**O que fazer:** Continue o texto sobre a onda de crimes em Serra Talhada a partir do ponto em que ele para.

A Delegacia de Serra Talhada estava lotada ontem. Pelo menos oito pessoas prestaram depoimento ao delegado Isaías Novaes, designado especialmente para apurar os crimes. Enquanto as mortes não são esclarecidas, a população segue com medo.
José Adelmo da Silva, 50, tem um pequeno comércio no bairro de Bom Jesus e contou que a violência aumentou muito nos últimos meses. “Cheguei aqui no mês de outubro e estava tudo calmo. Do começo do ano para cá, estão acontecendo muitas mortes e assaltos. Ainda bem que a polícia agora está pelas ruas”.
Na semana passada, o secretário de Defesa Social, Alessandro Carvalho, o comandante da PM, coronel Carlos Pereira, e o chefe da Polícia Civil, Osvaldo Morais, estiveram na cidade e disseram que todos os esforços serão feitos para trazer a tranquilidade de volta. Um reforço no policiamento, feito pelos policiais do 14º Batalhão da Polícia Militar, com o apoio da Companhia Independente de Operações em Área de Caatinga e do Gati está em curso.
O delegado Osvaldo Morais alertou que a preocupação com a cidade já estava na agenda da Polícia Civil antes das mortes acontecerem. “O delegado Isaías Novaes, que vem do DHPP do Recife, vai somar esforços com todos que estão na cidade para solucionar esses crimes e evitar que ocorram outros”, destacou Osvaldo.

**Registros:**
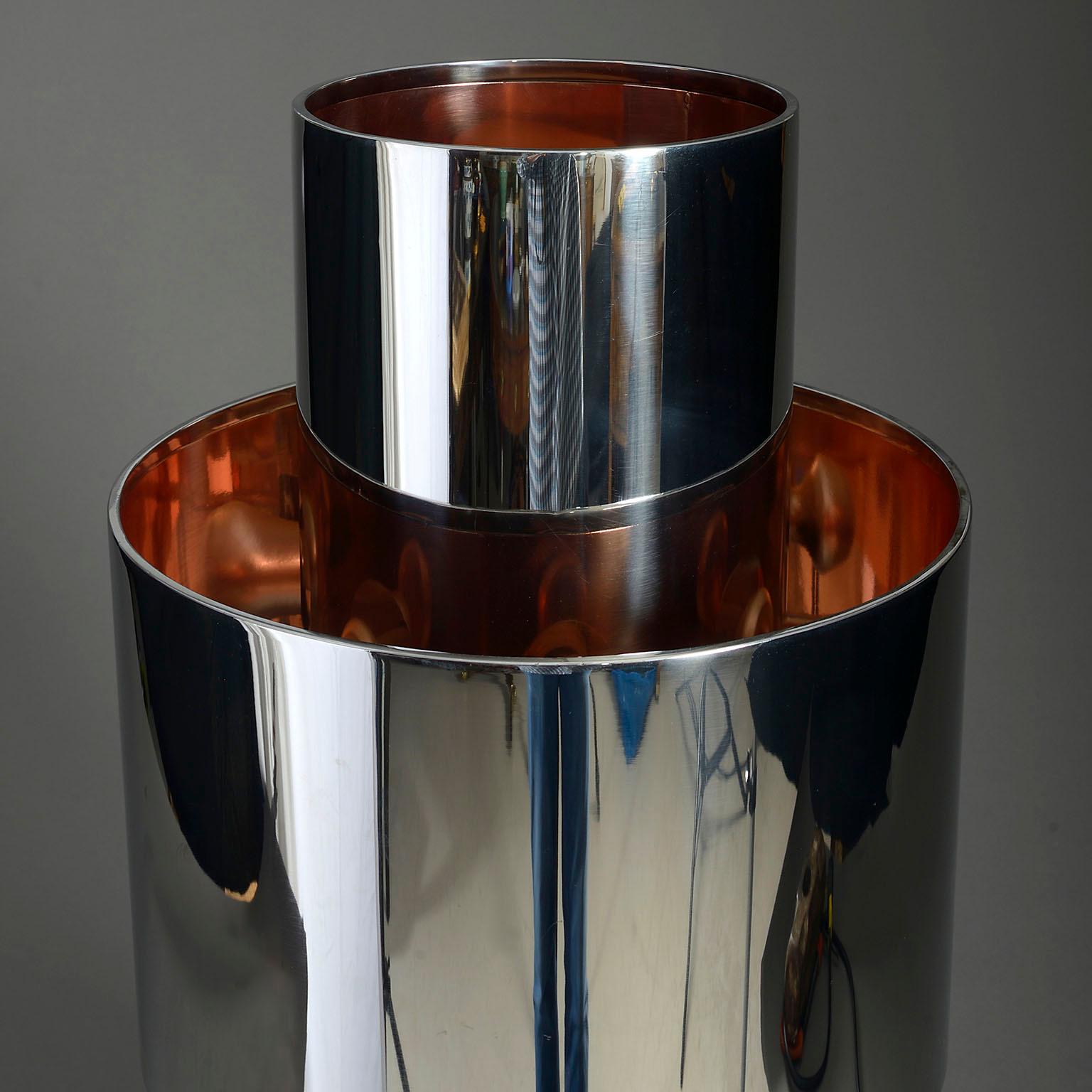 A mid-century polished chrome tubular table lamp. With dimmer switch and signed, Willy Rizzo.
* * *
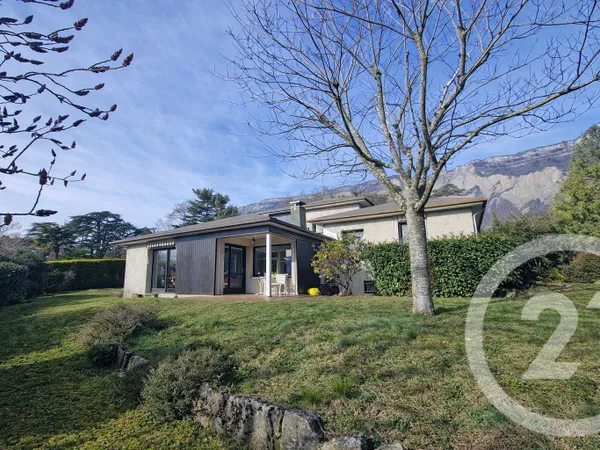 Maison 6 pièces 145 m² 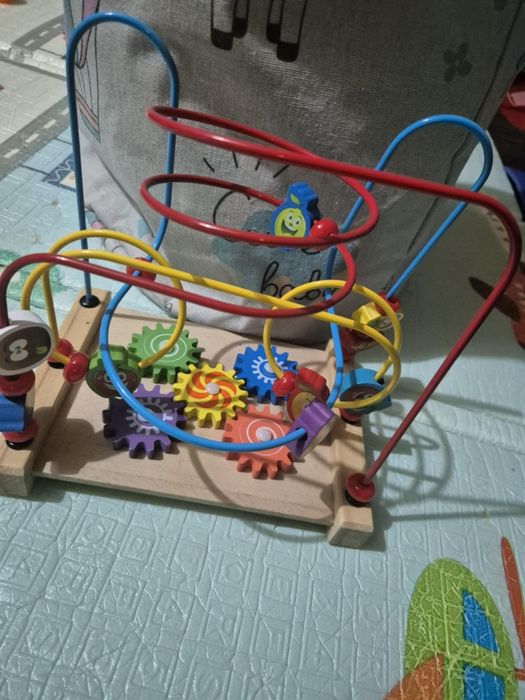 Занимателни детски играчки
--
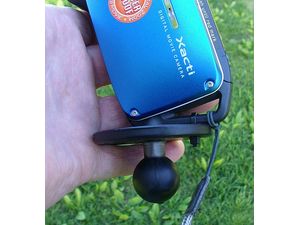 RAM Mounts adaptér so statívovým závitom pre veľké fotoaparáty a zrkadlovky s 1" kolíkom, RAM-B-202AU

**Resposta esperada:**
Por determinação da SDS, as investigações são sigilosas. Segundo o prefeito Luciano Duque (PT), o Conselho de Segurança decidiu não adotar toque de recolher visto que as viaturas policiais estão circulando por todas as áreas.
Uma briga de famílias é a principal hipótese investigada pelos cinco delegados que apuram os 18 homicídios ocorridos nos três primeiros meses deste ano em Serra Talhada, a 415 km do Recife, no Sertão. O número de assassinatos, que já é igual ao do ano de 2013 todo, acendeu a luz de alerta da cúpula da segurança pública estadual.
Um ex-policial militar, de identidade preservada, está sendo investigado como suspeito por duas mortes no último dia 22 de março, quando foram baleados, perto de um bar no Centro, João Carlos Epaminondas, 44, e o primo dele, o policial militar Geovane Alves Pereira, 37, que era lotado no Rio Grande do Norte. Naquele mesmo fim de semana, outras três pessoas foram mortas em locais públicos e houve duas tentativas de assassinato.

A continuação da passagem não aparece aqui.